📌 Note: This application can be run only on Alveo-U280 platform.
📌 Note: Use VAI2.5 setup to run this applicaion
The mobilenet-ssd model is a Single-Shot multibox Detection (SSD) network intended to perform object detection. Accelerated pre-processing(resize, colour conversion, and normalization) and post-processing(Sort and NMS) for ssd-mobilenet is provided and can only run on U280 board. In this application, software JPEG decoder is used for loading input image. The pre-processed data is directly stored at ML accelerator input phsical address and post-process accelerator will directly read data from the ML accelerator output physical address. Hence avoided device to host data transfers.
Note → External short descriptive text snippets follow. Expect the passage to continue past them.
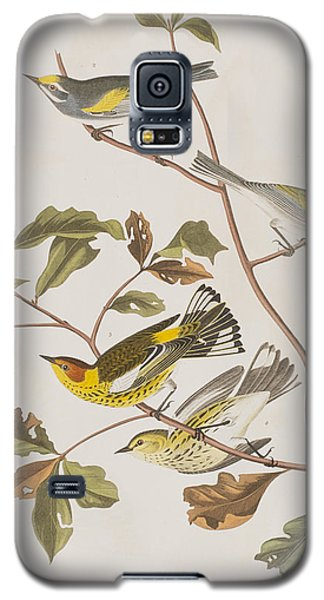 Golden Winged Warbler Or Cape May Warbler Galaxy S5 Case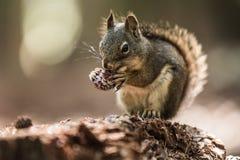 Grey Squirrel Eating ein Kiefern-Kegel Stockfoto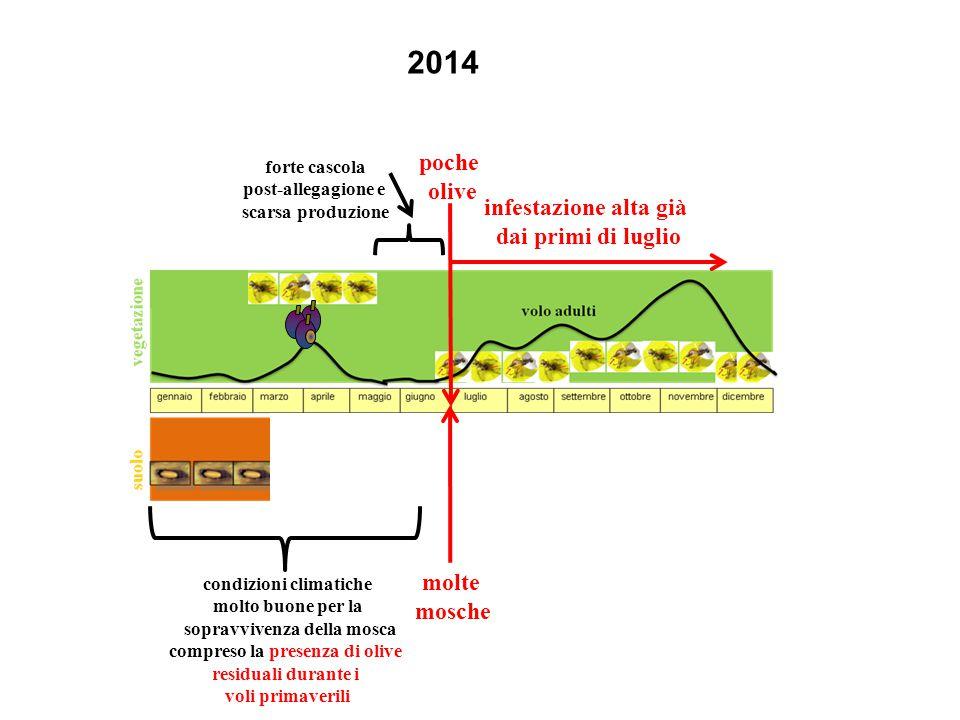2014 molte mosche poche olive condizioni climatiche molto buone per la sopravvivenza della mosca compreso la presenza di olive residuali durante i voli primaverili forte cascola post-allegagione e scarsa produzione infestazione alta già dai primi di luglio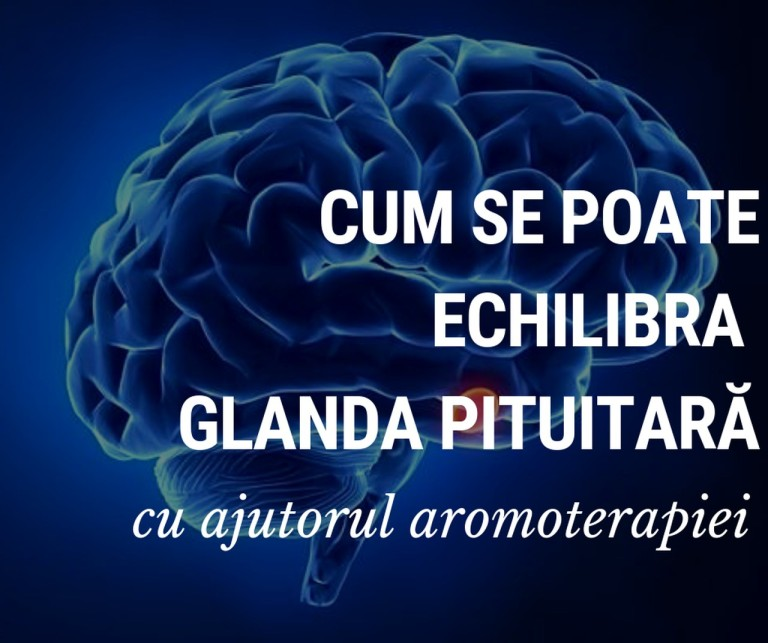 Cum se poate regla glanda pituitara-resized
Refer to Setup Alveo Accelerator Card to set up the Alveo Card.
Note that the docker container needs to be loaded and the below commands need to be run in the docker environment. Docker installation instructions are available here
- Download and extract coco datatset. (wget http://images.cocodataset.org/zips/val2017.zip)
Note: User is responsible for the use of the downloaded content and compliance with any copyright licenses.
- Download the waa_ssd_mobilenet_xclbin_2_5 xclbin tar and install xclbin.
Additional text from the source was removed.